WHEN THE State Department officer telephoned to ask if I was the Dr. Leland Dugan whose wife, Belinda, was traveling as a journalist in Europe and the Middle East, I answered in a manner even I, at the time, found cagey and evasive. “Yes,” I said. “I’m Dugan. But she isn’t really a journalist. Of course, she does journalism. But she’s a sociologist. On her tax return she calls herself a teacher.”
One of our recent fights had been about income tax returns. Belinda had wanted to be a married woman filing separately. I’d tried to show her that such a category cost us money. She’d been resolute: “I will not sign on some line tagged spouse . Underneath your name. I won’t be underneath you anymore.”
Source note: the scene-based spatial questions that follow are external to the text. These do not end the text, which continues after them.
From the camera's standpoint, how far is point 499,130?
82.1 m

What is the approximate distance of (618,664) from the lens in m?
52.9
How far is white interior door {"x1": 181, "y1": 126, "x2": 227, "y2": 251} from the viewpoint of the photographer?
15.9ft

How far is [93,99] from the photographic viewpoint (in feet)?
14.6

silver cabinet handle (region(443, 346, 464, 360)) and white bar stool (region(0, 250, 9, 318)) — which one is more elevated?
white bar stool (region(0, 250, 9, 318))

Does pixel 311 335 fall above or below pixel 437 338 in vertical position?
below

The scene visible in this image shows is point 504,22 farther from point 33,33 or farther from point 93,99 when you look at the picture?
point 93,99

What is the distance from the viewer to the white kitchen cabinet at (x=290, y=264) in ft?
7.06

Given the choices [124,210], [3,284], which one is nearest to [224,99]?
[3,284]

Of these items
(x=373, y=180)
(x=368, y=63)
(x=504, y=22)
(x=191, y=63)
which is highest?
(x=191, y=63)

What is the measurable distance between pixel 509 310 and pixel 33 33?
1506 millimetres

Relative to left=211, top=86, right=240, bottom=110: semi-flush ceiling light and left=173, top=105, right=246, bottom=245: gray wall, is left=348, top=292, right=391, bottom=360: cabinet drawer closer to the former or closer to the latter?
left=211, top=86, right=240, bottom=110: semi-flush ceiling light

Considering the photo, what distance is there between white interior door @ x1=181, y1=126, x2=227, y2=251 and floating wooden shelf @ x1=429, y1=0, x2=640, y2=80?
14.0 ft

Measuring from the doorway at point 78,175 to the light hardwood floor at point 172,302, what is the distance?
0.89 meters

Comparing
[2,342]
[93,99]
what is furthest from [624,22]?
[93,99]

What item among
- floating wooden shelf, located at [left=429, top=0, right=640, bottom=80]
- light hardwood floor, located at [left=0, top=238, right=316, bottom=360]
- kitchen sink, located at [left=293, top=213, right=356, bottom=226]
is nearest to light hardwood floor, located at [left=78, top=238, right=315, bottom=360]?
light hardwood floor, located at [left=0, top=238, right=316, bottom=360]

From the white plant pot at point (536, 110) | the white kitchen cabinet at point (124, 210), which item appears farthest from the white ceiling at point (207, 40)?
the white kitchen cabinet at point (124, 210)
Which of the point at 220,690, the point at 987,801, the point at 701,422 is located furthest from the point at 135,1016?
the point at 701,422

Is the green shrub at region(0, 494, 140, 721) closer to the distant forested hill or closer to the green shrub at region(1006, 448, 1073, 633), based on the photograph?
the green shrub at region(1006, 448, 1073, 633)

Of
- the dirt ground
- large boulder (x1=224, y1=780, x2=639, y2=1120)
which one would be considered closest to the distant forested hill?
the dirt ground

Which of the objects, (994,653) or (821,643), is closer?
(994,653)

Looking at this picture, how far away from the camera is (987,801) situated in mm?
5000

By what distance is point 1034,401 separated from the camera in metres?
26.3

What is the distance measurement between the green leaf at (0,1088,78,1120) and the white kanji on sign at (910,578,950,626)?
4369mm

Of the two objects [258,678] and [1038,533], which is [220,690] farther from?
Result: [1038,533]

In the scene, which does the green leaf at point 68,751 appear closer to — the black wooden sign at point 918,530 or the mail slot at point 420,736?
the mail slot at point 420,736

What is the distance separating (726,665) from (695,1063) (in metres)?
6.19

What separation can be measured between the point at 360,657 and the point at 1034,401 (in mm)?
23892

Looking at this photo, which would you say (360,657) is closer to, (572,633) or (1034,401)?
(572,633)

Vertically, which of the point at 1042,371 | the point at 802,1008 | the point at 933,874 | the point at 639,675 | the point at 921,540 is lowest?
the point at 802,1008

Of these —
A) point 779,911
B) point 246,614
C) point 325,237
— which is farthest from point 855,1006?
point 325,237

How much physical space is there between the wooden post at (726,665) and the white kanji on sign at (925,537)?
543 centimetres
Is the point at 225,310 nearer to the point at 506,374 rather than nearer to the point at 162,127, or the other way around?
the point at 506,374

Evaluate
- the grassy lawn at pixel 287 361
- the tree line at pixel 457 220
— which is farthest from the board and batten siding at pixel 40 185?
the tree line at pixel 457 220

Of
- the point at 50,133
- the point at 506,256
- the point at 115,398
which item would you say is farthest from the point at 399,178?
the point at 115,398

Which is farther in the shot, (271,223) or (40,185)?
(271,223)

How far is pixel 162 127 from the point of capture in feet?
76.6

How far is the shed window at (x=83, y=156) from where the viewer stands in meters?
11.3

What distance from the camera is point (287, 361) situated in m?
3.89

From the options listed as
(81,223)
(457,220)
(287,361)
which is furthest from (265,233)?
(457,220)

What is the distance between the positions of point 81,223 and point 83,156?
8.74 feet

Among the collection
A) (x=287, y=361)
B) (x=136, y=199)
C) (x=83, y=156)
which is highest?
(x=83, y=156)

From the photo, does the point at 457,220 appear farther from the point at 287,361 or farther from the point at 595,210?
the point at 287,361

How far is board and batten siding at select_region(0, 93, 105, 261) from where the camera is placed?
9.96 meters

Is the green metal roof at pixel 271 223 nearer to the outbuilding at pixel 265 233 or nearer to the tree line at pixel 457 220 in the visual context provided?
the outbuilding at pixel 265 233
“So I’ve noticed,” I’d told her.
“In the Lebanon,” the State Department officer said. His way of saying it— the Lebanon, as if this were the thirties and we were in Whitehall discussing Middle East chappies — made me pay attention. I am paid to pay attention to the stories people tell. I should have done better, but it had been a difficult morning, and one of my patients, seeking to test and protest at once, had sat before my desk for twenty minutes without speaking, daring me to intervene. I hadn’t, and for the thirty subsequent minutes, he’d bellowed and ranted, sweating and heaving and, finally, leaping from his chair. “I don’t feel better,” he’d said, like a huge, sore child. “I don’t feel better at all. So now what am I supposed to do?”